Ford late Monday announced plans to spend $11.4 billion with a South Korean partner to build three major electric vehicle batter factories in Kentucky and Tennessee by 2025, plus a plant to build electric F-Series pickups at the Tennessee site. All together, the new factories will create an estimated 10,800 jobs, "mark the single largest manufacturing investment the 118-year-old company has ever made, and are among the largest factory outlays in the world," The Associated Press reports.

Ford and its battery cell partner, South Korea's SK Innovation, will officially announce the initiatives on Tuesday alongside the governors of Kentucky and Tennessee and United Auto Workers president Ray Curry.

Kentucky Gov. Andy Beshear (D) said Tuesday's event for the two battery factories in Glendale, about 50 south of Louisville, will be the largest single employment announcement in state history. The Glendale plants are expected to employ about 5,000 people, and Ford and SK Innovation are investing $5.8 billion in the sites. The batteries made there will power Ford and Lincoln EVs built in North America, Fords says.

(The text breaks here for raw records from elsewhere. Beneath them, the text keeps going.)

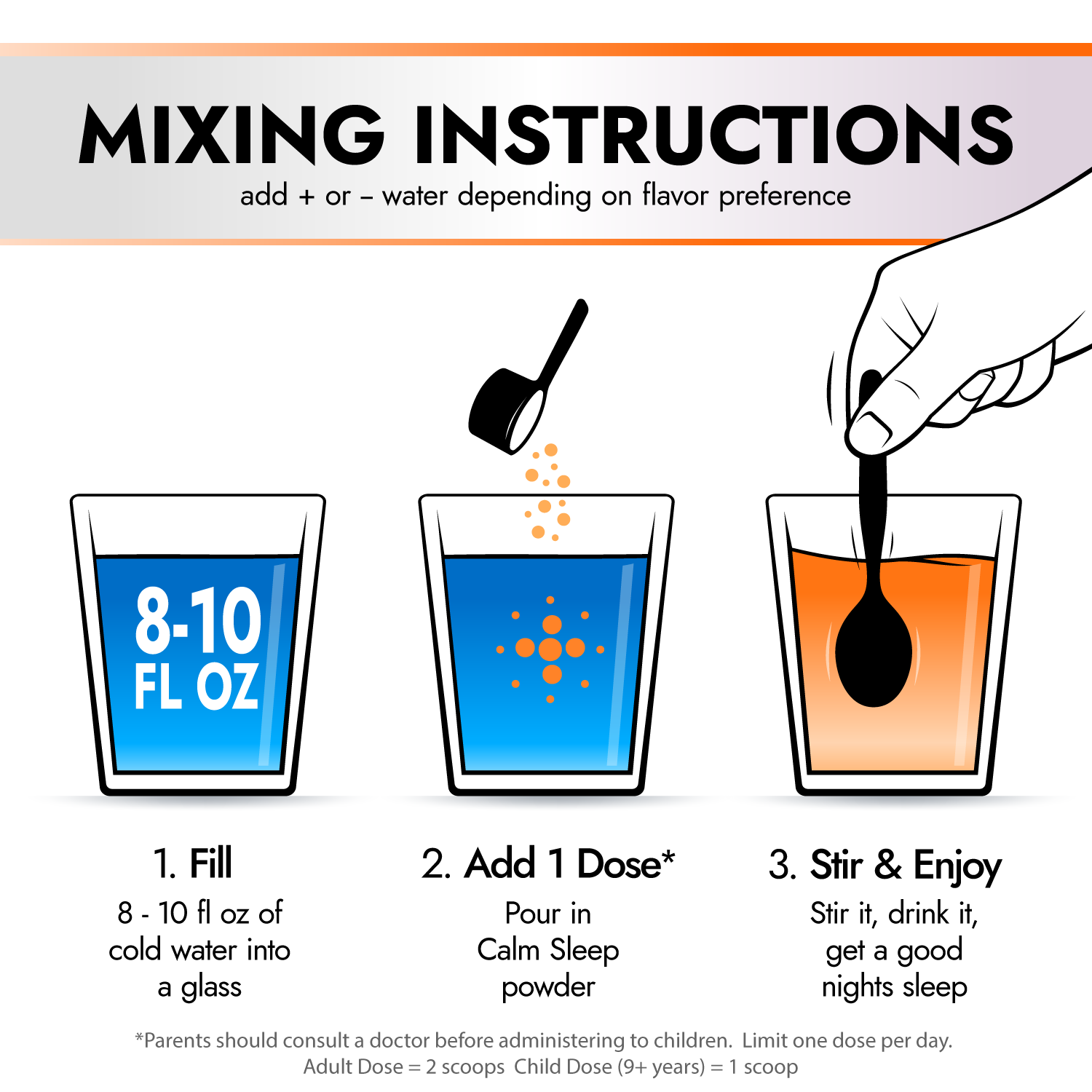 MIXING INSTRUCTIONS
add + or – water depending on flavor preference

8-10 FL OZ

1. Fill
8 - 10 fl oz of cold water into a glass

2. Add 1 Dose*
Pour in Calm Sleep powder

3. Stir & Enjoy
Stir it, drink it, get a good nights sleep

*Parents should consult a doctor before administering to children. Limit one dose per day.
Adult Dose = 2 scoops Child Dose (9+ years) = 1 scoop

The six-square-mile Tennessee battery and electric truck complex will be in Stanton, about 50 miles northeast of Memphis, and employ an estimated 6,000 people. Ford and SK Innovation are pumping $5.6 billion into the site, called Blue Oval City.

"I think the industry is on a fast road to electrification," Ford executive chairman William C. Ford Jr. told The New York Times. "And those who aren't are going to be left behind." Ford executives said they are doubling down on their bet on EVs after seeing strong interest in the F-150 Lightning, the electric version of America's best-selling vehicle, and the Mustang Mach-E electric SUV. The company said it now expects 40 percent to half of its vehicle sales to be electric by 2030.

Ford is hardly alone in charging toward an EV future. And while environmentalists and the Biden administration applaud the embrace of electric vehicles, the automakers are also all playing catch-up to Tesla, which is on track to sell more than 800,000 electric cars in 2021, the Times reports. "Tesla has become the most valuable automaker in the world by far, with a market capitalization of nearly $800 billion. Ford's market value is $56 billion."